*Work instructions*: Rewrite every line of the listing below as a numbered list, skipping the blank lines. Leave the picture out of your answer.

*Entries*:
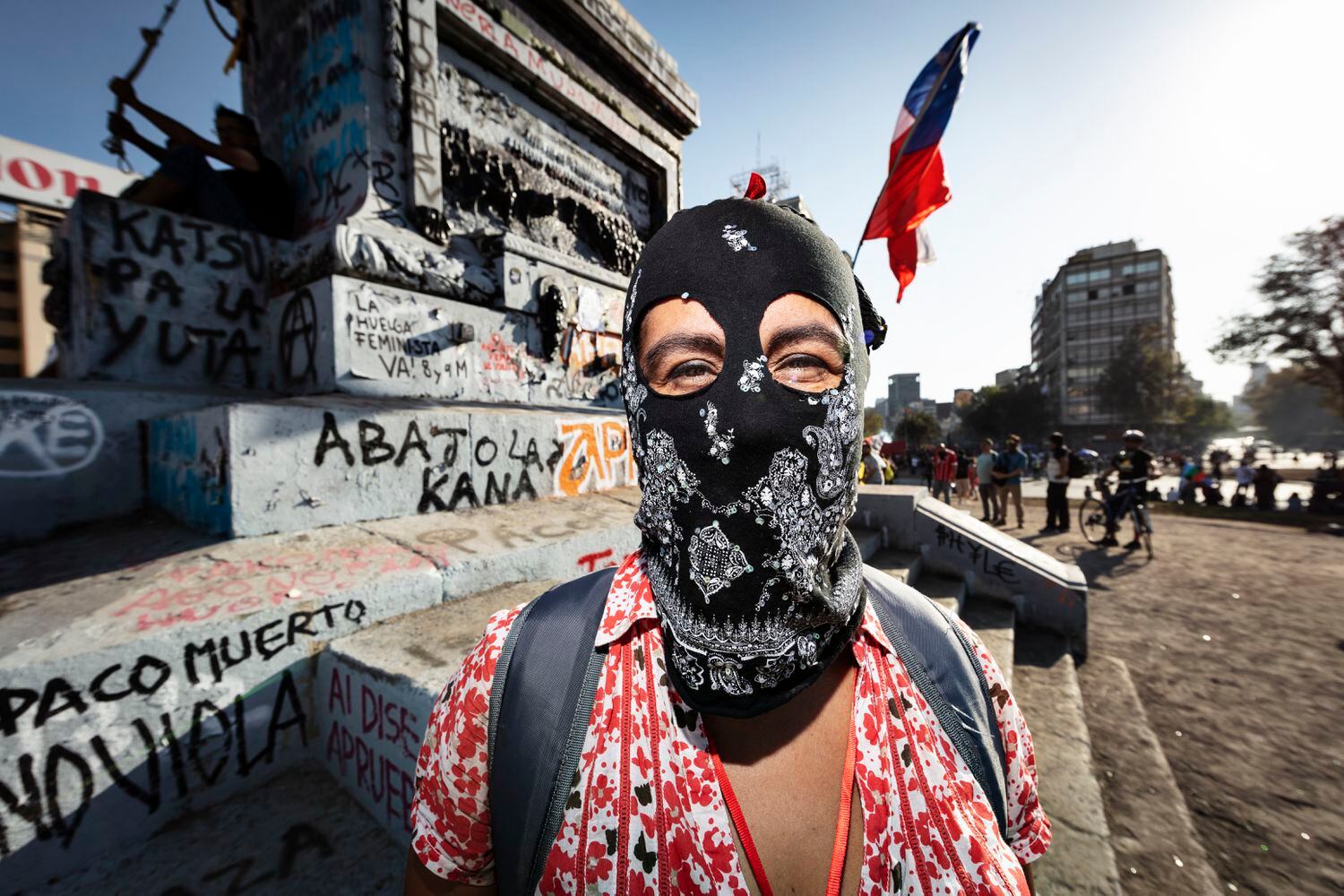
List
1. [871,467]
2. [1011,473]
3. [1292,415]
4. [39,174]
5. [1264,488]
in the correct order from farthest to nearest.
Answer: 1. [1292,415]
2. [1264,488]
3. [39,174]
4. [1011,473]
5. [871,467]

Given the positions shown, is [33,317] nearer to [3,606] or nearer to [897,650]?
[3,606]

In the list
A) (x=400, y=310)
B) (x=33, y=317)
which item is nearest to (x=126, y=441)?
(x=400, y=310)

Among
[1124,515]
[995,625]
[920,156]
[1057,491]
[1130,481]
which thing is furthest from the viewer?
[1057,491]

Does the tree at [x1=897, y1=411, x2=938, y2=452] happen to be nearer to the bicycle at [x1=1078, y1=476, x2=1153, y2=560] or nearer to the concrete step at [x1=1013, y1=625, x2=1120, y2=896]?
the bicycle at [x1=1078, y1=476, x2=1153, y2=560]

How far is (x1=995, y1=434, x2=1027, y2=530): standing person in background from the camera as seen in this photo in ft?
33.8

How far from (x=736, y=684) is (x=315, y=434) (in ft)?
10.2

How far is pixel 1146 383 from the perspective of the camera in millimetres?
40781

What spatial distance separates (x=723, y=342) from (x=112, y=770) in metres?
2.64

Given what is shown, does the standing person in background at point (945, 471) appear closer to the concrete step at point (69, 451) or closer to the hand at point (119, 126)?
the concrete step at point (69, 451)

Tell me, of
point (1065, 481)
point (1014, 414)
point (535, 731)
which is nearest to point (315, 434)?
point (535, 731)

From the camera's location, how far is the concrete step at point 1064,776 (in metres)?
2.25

*Problem solution*:
1. List
2. 1. [871,467]
3. 2. [1011,473]
4. 3. [1292,415]
5. 4. [39,174]
6. 5. [1264,488]
7. in the correct order from farthest to nearest.
8. Answer: 1. [1292,415]
9. 2. [1264,488]
10. 3. [39,174]
11. 4. [1011,473]
12. 5. [871,467]
13. Given the positions shown, is [33,317] nearer to [3,606] or nearer to [897,650]?
14. [3,606]
15. In the list
16. A) (x=400, y=310)
17. B) (x=33, y=317)
18. which item is nearest to (x=126, y=441)?
19. (x=400, y=310)
20. Among
21. [1124,515]
22. [995,625]
23. [920,156]
24. [1057,491]
25. [1130,481]
26. which thing is furthest from the viewer?
27. [1057,491]
28. Does the tree at [x1=897, y1=411, x2=938, y2=452] happen to be nearer to the bicycle at [x1=1078, y1=476, x2=1153, y2=560] or nearer to the concrete step at [x1=1013, y1=625, x2=1120, y2=896]?
29. the bicycle at [x1=1078, y1=476, x2=1153, y2=560]
30. How far is (x1=995, y1=434, x2=1027, y2=530): standing person in background from the camera as seen in this photo in ft?
31. 33.8
32. How far from (x=736, y=684) is (x=315, y=434) (in ft)?
33. 10.2
34. How far is pixel 1146 383 from the perspective of the camera in millimetres?
35. 40781
36. What spatial distance separates (x=723, y=342) from (x=112, y=770) in metres?
37. 2.64
38. Given what is shown, does the standing person in background at point (945, 471) appear closer to the concrete step at point (69, 451) or closer to the hand at point (119, 126)?
39. the concrete step at point (69, 451)
40. Tell me, of
41. point (1065, 481)
42. point (1014, 414)
43. point (535, 731)
44. which is nearest to point (315, 434)?
45. point (535, 731)
46. From the camera's location, how far is the concrete step at point 1064,776 (in metres)?
47. 2.25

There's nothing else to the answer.